В настоящий момент я разрабатываю систему, которая позволила бы мне развлекать сразу шестерых, но для этого потребуется одновременно играть на рояле, играть в шашки и вести беседу. Система эта слишком сложна, чтобы объяснять ее здесь.

КАК ПРОСИТЬ О ПРИБАВКЕ

Перевод Н. Шерешевской

Когда просишь начальника о прибавке, на лице должно быть написано уныние и безнадежность, доходящая до отчаяния.

Если ты забыл придать своему лицу такое выражение, входя в кабинет начальства, оно непременно появится при выходе, так что уж лучше не терять времени и изобразить отчаяние еще до того, как изложишь свою просьбу.

Прибавки делятся на две категории: заслуженные и незаслуженные.

Держу пари, что прибавка, которой вы хотите, относится ко второй категории, потому что если вы заслужили прибавку, то получите ее и без просьбы.

Так скажете вы.

И я с вами соглашусь.

Вот только в моей многотрудной жизни мне ни разу не приходилось просить прибавки. Как правило, меня увольняли еще до того, как я мог на нее рассчитывать. Но в этом есть и преимущества: я постоянно встречаюсь с новыми людьми. За год я успеваю сменить до пяти начальников.

Когда вы приходите наниматься ни работу, вы должны говорить, что умеете делать все, что от вас ни потребуют. Начальству это внушит доверие, а вам уважение к самому себе.
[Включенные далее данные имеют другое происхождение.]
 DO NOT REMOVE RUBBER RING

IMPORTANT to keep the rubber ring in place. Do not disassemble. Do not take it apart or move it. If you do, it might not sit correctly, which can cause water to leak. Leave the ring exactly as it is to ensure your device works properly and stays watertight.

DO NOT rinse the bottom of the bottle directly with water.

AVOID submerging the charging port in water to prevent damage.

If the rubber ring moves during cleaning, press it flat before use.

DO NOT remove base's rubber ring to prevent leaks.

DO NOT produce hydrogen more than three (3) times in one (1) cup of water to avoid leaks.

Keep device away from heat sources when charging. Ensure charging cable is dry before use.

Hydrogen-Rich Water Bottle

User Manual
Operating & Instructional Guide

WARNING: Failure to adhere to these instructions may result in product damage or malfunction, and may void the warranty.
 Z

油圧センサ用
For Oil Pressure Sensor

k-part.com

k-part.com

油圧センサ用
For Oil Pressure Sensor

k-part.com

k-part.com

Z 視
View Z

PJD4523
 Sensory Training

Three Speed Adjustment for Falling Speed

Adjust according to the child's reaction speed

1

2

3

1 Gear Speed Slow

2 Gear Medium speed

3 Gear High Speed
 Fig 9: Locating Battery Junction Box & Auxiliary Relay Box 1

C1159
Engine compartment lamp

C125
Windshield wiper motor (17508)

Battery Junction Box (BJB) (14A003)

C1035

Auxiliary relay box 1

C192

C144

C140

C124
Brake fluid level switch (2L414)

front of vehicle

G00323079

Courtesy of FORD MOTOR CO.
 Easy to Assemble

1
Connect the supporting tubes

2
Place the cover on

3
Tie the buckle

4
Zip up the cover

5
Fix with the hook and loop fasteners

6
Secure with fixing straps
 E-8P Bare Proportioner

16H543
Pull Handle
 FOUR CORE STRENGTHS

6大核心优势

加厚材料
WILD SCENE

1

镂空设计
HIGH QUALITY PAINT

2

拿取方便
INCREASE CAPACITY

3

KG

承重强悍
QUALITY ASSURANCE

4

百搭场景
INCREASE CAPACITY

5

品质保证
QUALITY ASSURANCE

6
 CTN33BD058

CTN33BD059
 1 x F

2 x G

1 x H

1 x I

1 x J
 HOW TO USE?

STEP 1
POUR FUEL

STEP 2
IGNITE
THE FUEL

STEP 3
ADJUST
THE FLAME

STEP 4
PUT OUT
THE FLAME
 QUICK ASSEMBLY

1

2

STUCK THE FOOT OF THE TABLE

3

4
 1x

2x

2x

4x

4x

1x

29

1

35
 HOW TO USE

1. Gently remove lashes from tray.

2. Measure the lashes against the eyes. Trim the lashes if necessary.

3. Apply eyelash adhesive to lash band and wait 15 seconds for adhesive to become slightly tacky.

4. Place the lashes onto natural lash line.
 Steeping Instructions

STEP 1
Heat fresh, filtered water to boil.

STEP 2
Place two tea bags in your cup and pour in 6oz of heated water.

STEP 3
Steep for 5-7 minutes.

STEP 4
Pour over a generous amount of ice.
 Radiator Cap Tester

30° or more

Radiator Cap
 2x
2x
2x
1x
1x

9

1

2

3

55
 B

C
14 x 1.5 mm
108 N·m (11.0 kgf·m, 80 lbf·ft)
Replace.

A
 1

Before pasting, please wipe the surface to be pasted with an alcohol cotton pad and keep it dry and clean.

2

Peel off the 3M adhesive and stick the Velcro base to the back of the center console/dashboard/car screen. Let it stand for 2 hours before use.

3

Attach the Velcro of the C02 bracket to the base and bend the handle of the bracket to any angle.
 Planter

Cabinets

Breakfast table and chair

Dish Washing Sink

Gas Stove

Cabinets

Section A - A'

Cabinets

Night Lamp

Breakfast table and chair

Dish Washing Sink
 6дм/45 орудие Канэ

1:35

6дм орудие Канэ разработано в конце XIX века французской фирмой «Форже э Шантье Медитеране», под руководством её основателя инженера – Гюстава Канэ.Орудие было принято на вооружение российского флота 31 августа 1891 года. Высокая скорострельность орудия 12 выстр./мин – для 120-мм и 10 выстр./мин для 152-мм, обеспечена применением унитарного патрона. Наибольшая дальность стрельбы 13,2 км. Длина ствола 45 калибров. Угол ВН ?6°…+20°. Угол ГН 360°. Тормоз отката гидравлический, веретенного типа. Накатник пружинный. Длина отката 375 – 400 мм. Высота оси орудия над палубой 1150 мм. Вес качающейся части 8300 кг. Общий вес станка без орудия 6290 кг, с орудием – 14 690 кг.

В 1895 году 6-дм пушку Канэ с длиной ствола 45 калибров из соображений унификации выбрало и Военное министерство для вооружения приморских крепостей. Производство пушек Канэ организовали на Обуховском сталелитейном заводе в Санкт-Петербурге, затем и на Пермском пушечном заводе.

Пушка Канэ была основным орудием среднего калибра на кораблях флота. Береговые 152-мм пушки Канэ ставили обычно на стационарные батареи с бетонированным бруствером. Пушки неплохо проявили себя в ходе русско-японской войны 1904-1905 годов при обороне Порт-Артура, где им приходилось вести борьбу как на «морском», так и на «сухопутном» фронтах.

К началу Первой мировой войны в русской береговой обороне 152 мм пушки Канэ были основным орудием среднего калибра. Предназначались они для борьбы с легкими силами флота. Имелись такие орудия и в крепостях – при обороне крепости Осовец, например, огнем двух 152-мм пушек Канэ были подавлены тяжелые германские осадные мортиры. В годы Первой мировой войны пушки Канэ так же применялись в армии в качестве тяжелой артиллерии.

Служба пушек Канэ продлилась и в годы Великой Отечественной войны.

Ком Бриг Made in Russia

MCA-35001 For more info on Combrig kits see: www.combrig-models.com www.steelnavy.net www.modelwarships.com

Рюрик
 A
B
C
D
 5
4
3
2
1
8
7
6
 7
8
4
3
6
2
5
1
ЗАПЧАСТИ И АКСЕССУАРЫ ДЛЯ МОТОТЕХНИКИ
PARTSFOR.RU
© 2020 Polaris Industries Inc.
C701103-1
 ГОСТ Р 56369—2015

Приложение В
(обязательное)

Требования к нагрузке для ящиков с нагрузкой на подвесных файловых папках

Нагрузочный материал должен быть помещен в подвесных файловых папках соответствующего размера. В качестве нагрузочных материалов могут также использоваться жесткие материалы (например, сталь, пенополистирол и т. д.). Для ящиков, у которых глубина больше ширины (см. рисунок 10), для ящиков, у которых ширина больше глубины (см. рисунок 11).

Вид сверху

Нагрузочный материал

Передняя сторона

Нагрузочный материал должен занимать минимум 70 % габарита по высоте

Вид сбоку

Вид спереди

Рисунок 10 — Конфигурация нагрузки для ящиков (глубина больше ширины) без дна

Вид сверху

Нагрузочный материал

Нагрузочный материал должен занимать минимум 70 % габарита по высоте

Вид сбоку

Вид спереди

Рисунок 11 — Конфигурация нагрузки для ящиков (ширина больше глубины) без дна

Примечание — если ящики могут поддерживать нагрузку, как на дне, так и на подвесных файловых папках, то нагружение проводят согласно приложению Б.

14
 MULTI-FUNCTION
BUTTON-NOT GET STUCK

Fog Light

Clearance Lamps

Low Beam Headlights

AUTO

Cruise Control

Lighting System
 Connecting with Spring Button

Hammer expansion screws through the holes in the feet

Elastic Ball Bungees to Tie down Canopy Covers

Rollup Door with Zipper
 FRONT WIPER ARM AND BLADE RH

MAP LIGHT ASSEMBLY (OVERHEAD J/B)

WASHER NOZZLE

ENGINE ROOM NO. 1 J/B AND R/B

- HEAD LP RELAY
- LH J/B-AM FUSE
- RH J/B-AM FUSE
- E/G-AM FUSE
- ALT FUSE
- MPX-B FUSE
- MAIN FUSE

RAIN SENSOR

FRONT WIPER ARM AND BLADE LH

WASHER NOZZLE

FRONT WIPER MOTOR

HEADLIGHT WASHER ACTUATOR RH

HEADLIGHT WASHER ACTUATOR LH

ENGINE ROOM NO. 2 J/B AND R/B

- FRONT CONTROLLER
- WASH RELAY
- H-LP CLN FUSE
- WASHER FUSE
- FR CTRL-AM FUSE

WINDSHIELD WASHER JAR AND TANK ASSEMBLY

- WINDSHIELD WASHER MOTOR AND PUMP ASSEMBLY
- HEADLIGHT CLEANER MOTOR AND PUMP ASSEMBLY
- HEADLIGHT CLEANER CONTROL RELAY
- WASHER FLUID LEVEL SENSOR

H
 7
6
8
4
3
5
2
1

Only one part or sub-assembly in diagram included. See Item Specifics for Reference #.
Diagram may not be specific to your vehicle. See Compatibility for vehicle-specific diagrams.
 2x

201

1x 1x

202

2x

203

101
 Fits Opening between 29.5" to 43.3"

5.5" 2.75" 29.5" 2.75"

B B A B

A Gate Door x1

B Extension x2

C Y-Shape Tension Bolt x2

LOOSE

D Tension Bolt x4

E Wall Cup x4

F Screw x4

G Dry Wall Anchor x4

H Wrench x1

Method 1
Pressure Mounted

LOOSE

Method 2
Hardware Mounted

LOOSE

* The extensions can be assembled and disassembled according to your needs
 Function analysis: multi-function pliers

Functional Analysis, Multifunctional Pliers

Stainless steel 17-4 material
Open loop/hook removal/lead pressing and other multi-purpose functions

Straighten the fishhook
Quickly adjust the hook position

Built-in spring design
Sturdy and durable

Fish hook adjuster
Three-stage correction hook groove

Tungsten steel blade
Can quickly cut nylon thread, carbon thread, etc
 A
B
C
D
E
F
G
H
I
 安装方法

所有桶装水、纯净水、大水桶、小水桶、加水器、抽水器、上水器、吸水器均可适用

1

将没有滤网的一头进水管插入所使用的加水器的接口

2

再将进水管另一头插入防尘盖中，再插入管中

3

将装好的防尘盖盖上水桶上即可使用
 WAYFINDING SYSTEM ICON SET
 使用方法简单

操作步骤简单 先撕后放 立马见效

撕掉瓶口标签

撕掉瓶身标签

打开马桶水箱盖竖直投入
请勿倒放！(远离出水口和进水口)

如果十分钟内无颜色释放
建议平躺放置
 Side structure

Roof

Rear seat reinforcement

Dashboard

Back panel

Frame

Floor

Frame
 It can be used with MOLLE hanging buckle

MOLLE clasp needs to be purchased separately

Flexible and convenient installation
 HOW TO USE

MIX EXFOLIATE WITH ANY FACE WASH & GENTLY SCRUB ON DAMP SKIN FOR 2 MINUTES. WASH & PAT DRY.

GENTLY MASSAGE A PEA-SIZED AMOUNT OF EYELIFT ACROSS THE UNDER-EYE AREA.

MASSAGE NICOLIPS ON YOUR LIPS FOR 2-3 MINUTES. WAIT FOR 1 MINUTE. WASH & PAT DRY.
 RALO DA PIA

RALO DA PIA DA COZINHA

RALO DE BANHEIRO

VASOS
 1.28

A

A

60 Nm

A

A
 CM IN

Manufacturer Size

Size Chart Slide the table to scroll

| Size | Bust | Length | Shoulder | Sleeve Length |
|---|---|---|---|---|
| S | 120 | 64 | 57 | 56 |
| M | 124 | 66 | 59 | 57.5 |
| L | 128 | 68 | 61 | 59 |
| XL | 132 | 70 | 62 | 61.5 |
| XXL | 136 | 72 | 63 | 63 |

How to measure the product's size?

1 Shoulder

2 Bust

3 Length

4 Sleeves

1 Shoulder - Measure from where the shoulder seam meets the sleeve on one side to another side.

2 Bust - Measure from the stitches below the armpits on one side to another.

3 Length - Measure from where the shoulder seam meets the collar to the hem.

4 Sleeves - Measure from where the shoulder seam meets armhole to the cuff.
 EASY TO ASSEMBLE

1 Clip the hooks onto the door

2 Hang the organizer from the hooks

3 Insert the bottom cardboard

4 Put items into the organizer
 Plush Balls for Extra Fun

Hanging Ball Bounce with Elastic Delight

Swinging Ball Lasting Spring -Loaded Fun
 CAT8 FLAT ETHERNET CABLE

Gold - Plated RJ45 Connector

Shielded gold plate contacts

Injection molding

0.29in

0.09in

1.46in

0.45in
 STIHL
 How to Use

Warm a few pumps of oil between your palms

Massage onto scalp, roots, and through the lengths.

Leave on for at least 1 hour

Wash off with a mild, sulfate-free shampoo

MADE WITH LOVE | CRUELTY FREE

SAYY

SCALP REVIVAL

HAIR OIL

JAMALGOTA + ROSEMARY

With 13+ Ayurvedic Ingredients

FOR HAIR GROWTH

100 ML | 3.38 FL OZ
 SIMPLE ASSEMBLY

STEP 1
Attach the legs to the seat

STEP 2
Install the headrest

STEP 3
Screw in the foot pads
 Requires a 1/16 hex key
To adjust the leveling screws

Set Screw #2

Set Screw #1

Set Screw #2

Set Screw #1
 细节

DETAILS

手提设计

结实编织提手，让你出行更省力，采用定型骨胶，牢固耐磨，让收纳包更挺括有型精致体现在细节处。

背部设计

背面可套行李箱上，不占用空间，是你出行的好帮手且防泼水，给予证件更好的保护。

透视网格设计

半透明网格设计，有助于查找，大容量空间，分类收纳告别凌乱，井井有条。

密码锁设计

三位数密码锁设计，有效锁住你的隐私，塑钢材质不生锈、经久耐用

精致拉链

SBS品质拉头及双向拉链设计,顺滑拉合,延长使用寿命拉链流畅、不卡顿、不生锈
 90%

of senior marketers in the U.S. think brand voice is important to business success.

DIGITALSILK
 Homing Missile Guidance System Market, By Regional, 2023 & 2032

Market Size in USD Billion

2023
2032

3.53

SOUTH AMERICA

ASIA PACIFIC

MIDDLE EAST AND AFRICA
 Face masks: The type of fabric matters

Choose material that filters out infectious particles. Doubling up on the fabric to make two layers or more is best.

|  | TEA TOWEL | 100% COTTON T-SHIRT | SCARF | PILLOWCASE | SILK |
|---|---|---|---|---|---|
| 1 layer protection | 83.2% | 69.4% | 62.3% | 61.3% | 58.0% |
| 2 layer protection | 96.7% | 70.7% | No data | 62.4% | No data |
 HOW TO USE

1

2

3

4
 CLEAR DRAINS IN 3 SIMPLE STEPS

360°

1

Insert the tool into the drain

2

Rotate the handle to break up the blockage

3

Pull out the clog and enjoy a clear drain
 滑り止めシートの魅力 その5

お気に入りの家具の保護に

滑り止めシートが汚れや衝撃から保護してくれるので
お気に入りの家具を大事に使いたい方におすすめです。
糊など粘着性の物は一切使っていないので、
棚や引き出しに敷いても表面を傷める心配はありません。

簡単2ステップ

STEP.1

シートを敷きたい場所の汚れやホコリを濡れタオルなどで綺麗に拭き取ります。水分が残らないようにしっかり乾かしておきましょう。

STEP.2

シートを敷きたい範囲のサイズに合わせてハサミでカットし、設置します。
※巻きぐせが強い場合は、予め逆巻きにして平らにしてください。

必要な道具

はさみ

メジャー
- Сможете вы управиться со штатом в сто человек? - спросил меня мой последний начальник.

- Мистер Расстроилс, - ответил я серьезно, - в деле администрирования мне нет равных. Когда я служил в фирме "Грабилл и Кo" - за полгода до смерти старого мерина нашего дедушки, - под моим началом было пятьсот человек. А через год мне подчинялась уже целая тысяча. С тех пор число служащих возрастало в той же пропорции, и нам даже стало тесно в помещении. Если бы фирма не обанкротилась, у меня теперь было бы две тысячи человек. Могу добавить, что служащих я подбирал самолично. Стоило мне сказать "Я вас беру", и человек: с ходу начинал работать. Моим подчиненным я платил до десяти фунтов в неделю.

- Когда вы можете приступить к делу? - спросил начальник поспешно.

- Хоть сейчас, вот только сниму шляпу.

- Подождите, я посоветуюсь с управляющим.

Когда этот фрукт явился, я даже не дал ему обратиться к начальнику.

- Что такое лошадиная сила? - ошарашил я его вопросом.